## Text extract
************
Posted in Bootleg Theater on May 20th, 2015 by H.P. Taskmaster

wino wednesday

As for how Scott “Wino” Weinrich came to front Bedemon at the Psycho California fest this past weekend, that — as one might expect coming from the doom outfit who are rightly considered legends despite never having played live before — is something of a long story. Bedemon‘s collection of rare tracks and demos, Child of Darkness, was reissued earlier this year by Relapse, and I guess that’s as good a place as any to start while the band fills in on the rest:

BEDEMON has never performed a single show, ever, with any line-up. When discussion of possibly appearing at Psycho California first came up in November, we were honored. As the months have passed though, determining who would be in the band has proven to be a real challenge on many levels for many reasons. Ultimately, due to prior commitments, neither long-time member bassist Mike Matthews nor current BEDEMON vocalist Craig Junghandel will be able to participate at the Psycho California show. There was some talk about possibly having PENTAGRAM vocalist Bobby Liebling do the set, having appeared on the 70s songs contained on their Child of Darkness: From the Original Master Tapes release which has just been reissued by Relapse Records in both CD and vinyl form, but in the end it was felt that his focus needed to be on PENTAGRAM, who are also appearing at Psycho California and additionally are currently finishing up a new studio album for release later this year.

Yet despite these seemingly insurmountable setbacks, you can’t kill BEDEMON that easily and doomed you will be, Psycho California, as Greg Mayne of PENTAGRAM’s classic 70s line-up will be appearing on bass. Mayne also has BEDEMON ties himself, as he was in the line-up that recorded the 1986 BEDEMON sessions after Mike had moved to Washington state. This will be the first time Mayne and O’Keefe have appeared on stage together in nearly 40 years.

And speaking of Geof O’Keefe, better-known as the drummer for the 70s PENTAGRAM who recorded the original studio versions of “Forever My Queen,” “Be Forewarned,” “Last Days Here” and others, at this show he’ll be playing guitar.
************
## Provided data
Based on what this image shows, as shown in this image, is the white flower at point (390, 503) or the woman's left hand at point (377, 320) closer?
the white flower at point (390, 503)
************
## Written exercise 1
For each statement below, say whether it agrees with the post about Bedemon's Psycho California show, answering yes or no and quoting the deciding words of the post exactly. (a) Bedemon had played live shows before Psycho California. (b) Greg Mayne played in the line-up that recorded the 1986 Bedemon sessions. (c) Geof O'Keefe will play drums at the Psycho California show.
## Written exercise 2
Carry on the post about Bedemon's Psycho California show, starting right after its final sentence.

## Written answer 1
(a) No: "BEDEMON has never performed a single show, ever, with any line-up."
(b) Yes: "he was in the line-up that recorded the 1986 BEDEMON sessions after Mike had moved to Washington state."
(c) No: "at this show he’ll be playing guitar."

## Written answer 2
“People not familiar with the early beginning of PENTAGRAM might not realize that when Bobby and I put the band together back in the fall of 1971,” says O’Keefe, “I was originally the guitarist for the first two versions of the band. I’ve actually been playing guitar longer than drums. Not only is this the first time I’ll be playing guitar live on stage but it’s the first time I’ve stepped on a stage in 30 years. I couldn’t be more excited and appreciative to be part of this special and historic experience!”

So with Junghandel and Liebling not singing, who will be handling the BEDEMON vocals? Stepping in on this very special occasion is a rather unique guest and another DC legend in his own right: Scott “Wino” Weinrich! (SAINT VITUS, SPIRIT CARAVAN, THE OBSESSED, PLACE OF SKULLS, SHRINEBUILDER, THE HIDDEN HAND as well as having released a number of great solo projects).

Says O’Keefe of these developments: “While I am really disappointed neither Mike and Craig can perform at this particular show due to prior career commitments, this is an amazing line-up for a very special show. I’m excited to have my old buddy Greg Mayne on board. I haven’t seen him in nearly thirty years and haven’t played with him in forty. And Wino is a DC legend and international star in his own right and it’s an honor to have him guesting on vocals.”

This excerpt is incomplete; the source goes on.